PROBLEM TO WORK ON:
Copy exactly. Begin with the line that contains "InteriorsChi's tweet photo." and stop after the last line of the records.

Data records
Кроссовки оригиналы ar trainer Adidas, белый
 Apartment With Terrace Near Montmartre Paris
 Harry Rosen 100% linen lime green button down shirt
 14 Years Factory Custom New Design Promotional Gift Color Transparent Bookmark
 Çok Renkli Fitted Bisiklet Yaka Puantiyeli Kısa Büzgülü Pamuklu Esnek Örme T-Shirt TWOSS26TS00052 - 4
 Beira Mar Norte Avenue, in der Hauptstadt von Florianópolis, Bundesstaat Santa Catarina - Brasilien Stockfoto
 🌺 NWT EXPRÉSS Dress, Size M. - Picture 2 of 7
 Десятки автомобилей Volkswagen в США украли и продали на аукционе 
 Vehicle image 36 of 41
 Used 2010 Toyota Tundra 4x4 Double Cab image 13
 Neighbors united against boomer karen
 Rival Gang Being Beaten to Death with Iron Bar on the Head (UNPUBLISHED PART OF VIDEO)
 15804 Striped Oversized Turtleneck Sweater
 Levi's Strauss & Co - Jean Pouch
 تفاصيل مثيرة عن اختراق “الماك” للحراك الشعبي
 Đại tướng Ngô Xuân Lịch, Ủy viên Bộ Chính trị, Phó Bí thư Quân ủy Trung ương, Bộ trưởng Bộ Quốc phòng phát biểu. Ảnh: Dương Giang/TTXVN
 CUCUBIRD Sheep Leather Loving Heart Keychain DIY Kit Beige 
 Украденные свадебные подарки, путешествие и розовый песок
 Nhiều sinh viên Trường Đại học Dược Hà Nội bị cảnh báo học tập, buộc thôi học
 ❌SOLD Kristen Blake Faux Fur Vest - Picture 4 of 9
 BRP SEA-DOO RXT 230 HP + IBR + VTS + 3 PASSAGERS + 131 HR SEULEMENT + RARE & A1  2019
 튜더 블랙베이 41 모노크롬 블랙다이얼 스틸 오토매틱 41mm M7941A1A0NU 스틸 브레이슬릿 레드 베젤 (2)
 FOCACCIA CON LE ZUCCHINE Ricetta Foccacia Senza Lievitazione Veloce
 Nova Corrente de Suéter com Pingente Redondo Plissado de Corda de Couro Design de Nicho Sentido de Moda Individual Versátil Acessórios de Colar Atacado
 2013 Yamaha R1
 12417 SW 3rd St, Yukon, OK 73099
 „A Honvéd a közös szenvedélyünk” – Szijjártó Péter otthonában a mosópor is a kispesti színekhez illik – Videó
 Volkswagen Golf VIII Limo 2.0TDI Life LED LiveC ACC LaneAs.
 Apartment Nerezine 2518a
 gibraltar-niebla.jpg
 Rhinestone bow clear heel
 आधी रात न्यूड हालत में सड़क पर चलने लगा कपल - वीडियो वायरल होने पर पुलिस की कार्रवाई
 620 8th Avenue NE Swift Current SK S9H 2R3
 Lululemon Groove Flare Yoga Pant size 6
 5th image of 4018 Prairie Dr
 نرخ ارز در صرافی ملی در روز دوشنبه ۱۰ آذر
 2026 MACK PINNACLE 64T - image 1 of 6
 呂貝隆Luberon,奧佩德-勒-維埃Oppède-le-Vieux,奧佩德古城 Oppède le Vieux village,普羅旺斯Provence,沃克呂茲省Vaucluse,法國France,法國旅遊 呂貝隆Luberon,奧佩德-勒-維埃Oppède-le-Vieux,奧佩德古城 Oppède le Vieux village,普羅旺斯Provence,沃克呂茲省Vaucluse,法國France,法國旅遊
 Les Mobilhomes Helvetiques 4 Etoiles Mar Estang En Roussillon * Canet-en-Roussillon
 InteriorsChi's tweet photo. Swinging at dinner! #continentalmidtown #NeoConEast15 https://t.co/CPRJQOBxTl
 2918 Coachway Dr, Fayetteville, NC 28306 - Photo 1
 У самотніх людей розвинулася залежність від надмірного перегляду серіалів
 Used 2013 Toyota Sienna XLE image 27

SOLUTION TO THIS PROBLEM:
 InteriorsChi's tweet photo. Swinging at dinner! #continentalmidtown #NeoConEast15 https://t.co/CPRJQOBxTl
 2918 Coachway Dr, Fayetteville, NC 28306 - Photo 1
 У самотніх людей розвинулася залежність від надмірного перегляду серіалів
 Used 2013 Toyota Sienna XLE image 27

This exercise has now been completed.